§ **Document text**
=======
In some embodiments, the storage system 200 includes an SSD having an L2P address indirection table 250 that stores physical addresses for a set of logical addresses, e.g., a logical block address (LBA). In some embodiments, the L2P address indirection table 250 is stored in an L2P table cache 212 included in the controller 202. Alternatively, in some embodiments, the storage system 200 includes a DRAM buffer 228A, and the L2P address indirection table 250 is stored in the DRAM buffer 228A. The local memory processor 218 of the controller 202 accesses the DRAM buffer 228A via a DRAM controller 226.

In some embodiments, a memory device 240 (also called a storage device) includes a plurality of processing cores, and is transformed to a computational storage device (CSD) by activating a computational storage configuring two separate subsets of processing cores to a memory controller 202 and a data processor (e.g., data processor 312 in FIG. 3), respectively. The data processor is configured to process internal computational storage operations (e.g., data processing operations) locally on the memory device 240, while the memory controller 202 of the memory device 240 specializes in performing generic storage functions including memory access functions (e.g., input/output (I/O) access operations) and internal memory management functions. In some embodiments, the memory controller 202 and the data processor of the memory device 240 at least partially share certain hardware resources in a time-multiplexed manner. The memory device 240 may operate in a computational storage elevation (CSE) mode, when the hardware resources (e.g., processing cores) are allocated to the computational storage functions or adjusted between the memory access functions and the computational storage functions.
=======
§ **Actions to take**
**1)** Based on the storage-system passage, decide whether each statement agrees with it. Give yes or no for each, and quote the words that decide it.
(a) The local memory processor reaches the DRAM buffer through a DRAM controller.
(b) The memory controller processes internal computational storage operations locally on the memory device.
(c) The memory controller and the data processor share some hardware resources in a time-multiplexed manner.
**2)** Rewrite the storage-system passage from "In some embodiments, the storage system 200 includes an" to "DRAM controller 226.", swapping "DRAM buffer" for "DRAM cache".
**3)** Answer these questions from the storage-system passage.
(a) What does the L2P address indirection table 250 store?
(b) What is the memory device 240 also called?
(c) What does the abbreviation CSE stand for?

§ **Data records**
=======
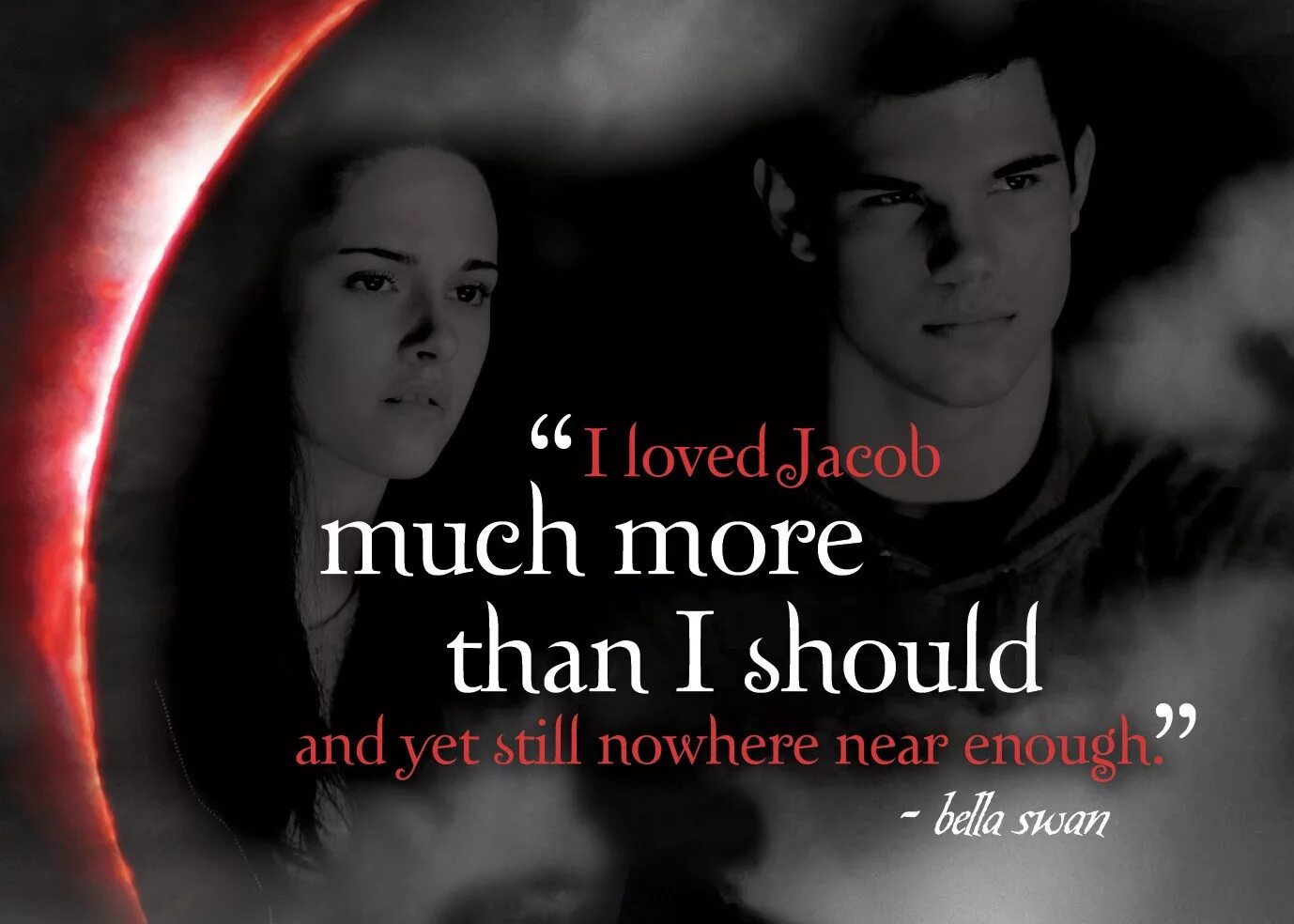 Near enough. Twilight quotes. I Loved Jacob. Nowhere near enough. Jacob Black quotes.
=======
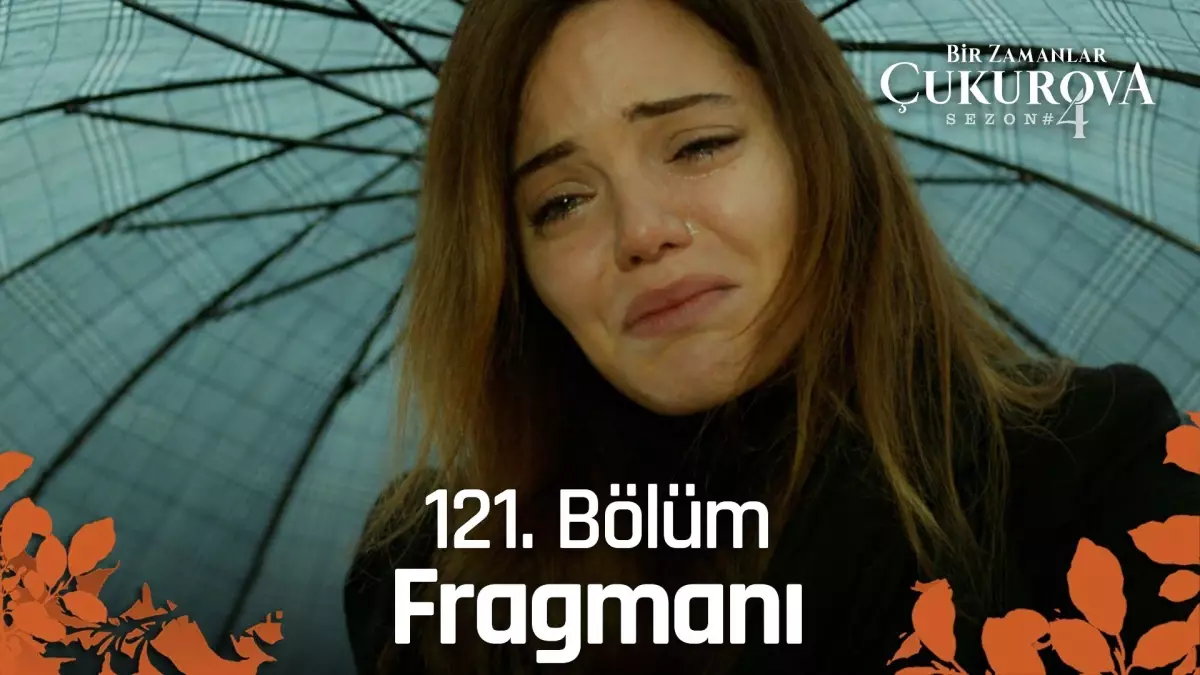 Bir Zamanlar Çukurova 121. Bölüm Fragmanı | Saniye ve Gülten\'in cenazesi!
=======
§ **Solutions to each task**
**1)**
(a) Yes: "The local memory processor 218 of the controller 202 accesses the DRAM buffer 228A via a DRAM controller 226."
(b) No: "The data processor is configured to process internal computational storage operations (e.g., data processing operations) locally on the memory device 240"
(c) Yes: "the memory controller 202 and the data processor of the memory device 240 at least partially share certain hardware resources in a time-multiplexed manner"

**2)**
In some embodiments, the storage system 200 includes an SSD having an L2P address indirection table 250 that stores physical addresses for a set of logical addresses, e.g., a logical block address (LBA). In some embodiments, the L2P address indirection table 250 is stored in an L2P table cache 212 included in the controller 202. Alternatively, in some embodiments, the storage system 200 includes a DRAM cache 228A, and the L2P address indirection table 250 is stored in the DRAM cache 228A. The local memory processor 218 of the controller 202 accesses the DRAM cache 228A via a DRAM controller 226.

**3)**
(a) Physical addresses for a set of logical addresses
(b) A storage device
(c) Computational storage elevation